Appropriate and accurate information

The service acted on and accurate information.

  • Quality and sustainability were discussed in relevant meetings where all staff had sufficient access to information.

  • The information used to monitor performance and the delivery of quality care was accurate and useful. There were plans to address any identified weaknesses.
  • The service submitted data or notifications to external organisations as required.
  • There were robust arrangements in line with data security standards for the availability, integrity and confidentiality of patient identifiable data, records and data management systems.

Engagement with patients, the public, staff and external partners

The service involved patients, the public, staff and external partners to support high-quality sustainable services.

  • The service encouraged and heard views and concerns from the public, patients, staff and external partners and acted on them to shape services and culture.

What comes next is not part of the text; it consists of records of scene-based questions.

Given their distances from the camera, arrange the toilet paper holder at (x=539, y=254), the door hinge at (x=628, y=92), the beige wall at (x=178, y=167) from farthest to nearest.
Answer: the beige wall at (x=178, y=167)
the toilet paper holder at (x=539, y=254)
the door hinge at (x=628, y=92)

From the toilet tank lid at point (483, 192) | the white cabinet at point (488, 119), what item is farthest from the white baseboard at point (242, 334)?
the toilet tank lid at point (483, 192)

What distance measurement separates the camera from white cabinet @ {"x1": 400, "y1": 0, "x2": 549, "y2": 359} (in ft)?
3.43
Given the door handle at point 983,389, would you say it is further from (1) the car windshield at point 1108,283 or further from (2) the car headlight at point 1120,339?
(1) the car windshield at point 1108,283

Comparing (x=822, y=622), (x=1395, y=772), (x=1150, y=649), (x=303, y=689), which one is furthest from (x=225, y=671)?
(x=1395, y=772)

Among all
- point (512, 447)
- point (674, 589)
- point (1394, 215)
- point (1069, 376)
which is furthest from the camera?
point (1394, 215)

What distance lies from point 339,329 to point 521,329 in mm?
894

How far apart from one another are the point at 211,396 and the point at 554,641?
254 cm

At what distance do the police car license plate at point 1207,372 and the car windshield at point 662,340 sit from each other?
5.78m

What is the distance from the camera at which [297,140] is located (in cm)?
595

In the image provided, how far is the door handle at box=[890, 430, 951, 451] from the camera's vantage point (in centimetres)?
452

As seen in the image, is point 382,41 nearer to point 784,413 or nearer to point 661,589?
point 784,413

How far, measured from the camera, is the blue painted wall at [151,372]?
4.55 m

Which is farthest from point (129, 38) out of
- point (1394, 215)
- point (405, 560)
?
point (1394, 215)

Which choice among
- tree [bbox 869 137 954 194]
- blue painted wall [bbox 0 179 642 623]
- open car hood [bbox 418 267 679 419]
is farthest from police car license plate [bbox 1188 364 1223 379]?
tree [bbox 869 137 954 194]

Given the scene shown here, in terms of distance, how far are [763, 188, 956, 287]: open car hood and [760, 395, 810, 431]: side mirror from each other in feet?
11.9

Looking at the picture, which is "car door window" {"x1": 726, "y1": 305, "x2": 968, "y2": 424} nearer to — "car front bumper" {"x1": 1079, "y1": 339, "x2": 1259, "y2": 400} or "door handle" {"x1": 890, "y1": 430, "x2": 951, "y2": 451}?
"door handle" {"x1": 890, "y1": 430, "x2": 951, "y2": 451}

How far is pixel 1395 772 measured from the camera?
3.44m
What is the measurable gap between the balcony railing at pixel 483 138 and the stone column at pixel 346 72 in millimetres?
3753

  • Staff could describe to us the systems in place to give feedback. Patients were encouraged to feedback and clear processes were in place for them to do so.

Continuous improvement and innovation

There was evidence of systems and processes for learning, continuous improvement and innovation.

  • There was a focus on continuous learning and improvement.

  • Leaders and managers encouraged staff to take time out to review individual and team objectives, processes and performance.

  • There were systems to support improvement. Staff linked in to professional forums to improve the service.